If approved, secukinumab would be the first IL-17A blocker available and would be available in a lyophilized formulation for reconstitution, and in a liquid formulation in a refilled syringe or autoinjector pen. The 300-mg dose was determined to be the best dose to achieve clear or almost clear skin, with a favorable safety profile that was comparable to that of the 150-mg dose, which was also studied in phase II and III studies, according to Novartis. The company has proposed a dose of 300 mg, administered with a subcutaneous injection, at 0, 1, 2, 3, and 4 weeks, followed by 300 mg once a month.

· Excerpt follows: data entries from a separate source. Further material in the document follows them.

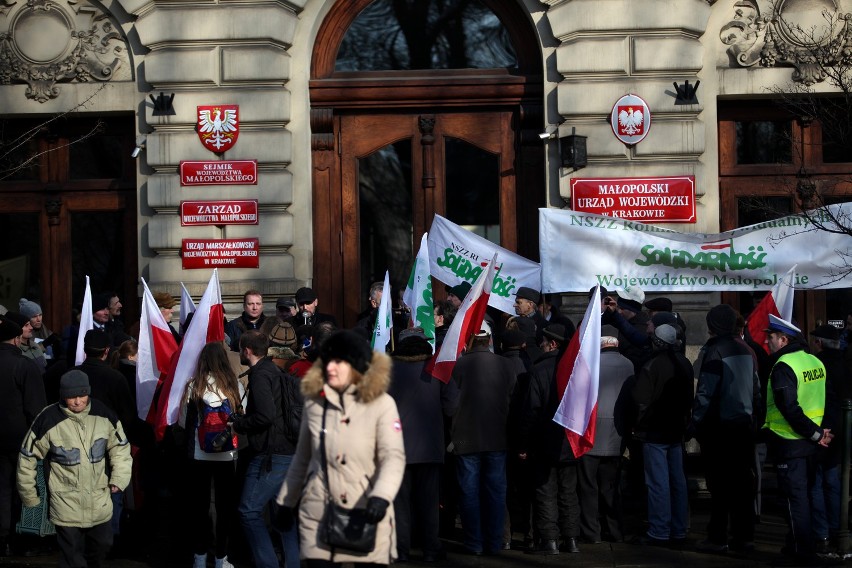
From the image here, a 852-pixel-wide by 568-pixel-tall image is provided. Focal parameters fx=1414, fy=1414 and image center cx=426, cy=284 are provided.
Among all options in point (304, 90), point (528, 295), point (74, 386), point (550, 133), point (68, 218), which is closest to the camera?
point (74, 386)

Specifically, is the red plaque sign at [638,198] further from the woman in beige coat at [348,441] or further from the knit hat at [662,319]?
the woman in beige coat at [348,441]

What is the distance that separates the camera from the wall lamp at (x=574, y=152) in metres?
15.3

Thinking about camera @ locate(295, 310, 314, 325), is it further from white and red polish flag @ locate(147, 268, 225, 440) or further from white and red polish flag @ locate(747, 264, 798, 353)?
white and red polish flag @ locate(747, 264, 798, 353)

The panel agreed that the 300-mg dose was effective with an acceptable risk-benefit profile, but agreed that it would be useful to have the 150-mg dose, which was also effective in trials, be available as well. The panel also recommended that the 450-mg dose, which was not formally studied, be evaluated further in postmarketing studies, because it could be useful in nonresponders and for heavier patients weighing 90 kg (about 198 pounds) or more, because of evidence that the 300-mg dose was less effective in heavier patients.
Secukinumab has been studied in 10 phase II and III studies of almost 4,000 patients with psoriasis. In the two main phase III studies, the 150-mg and 300-mg doses were compared with placebo (and to a formulation of etanercept not available in the United States in one study); the primary endpoints were the Psoriasis Area and Severity Index (PASI) 75, a 75% improvement of psoriasis from baseline, and an Investigator Global Assessment (IGA) score of 0 or 1 (clear or almost clear skin).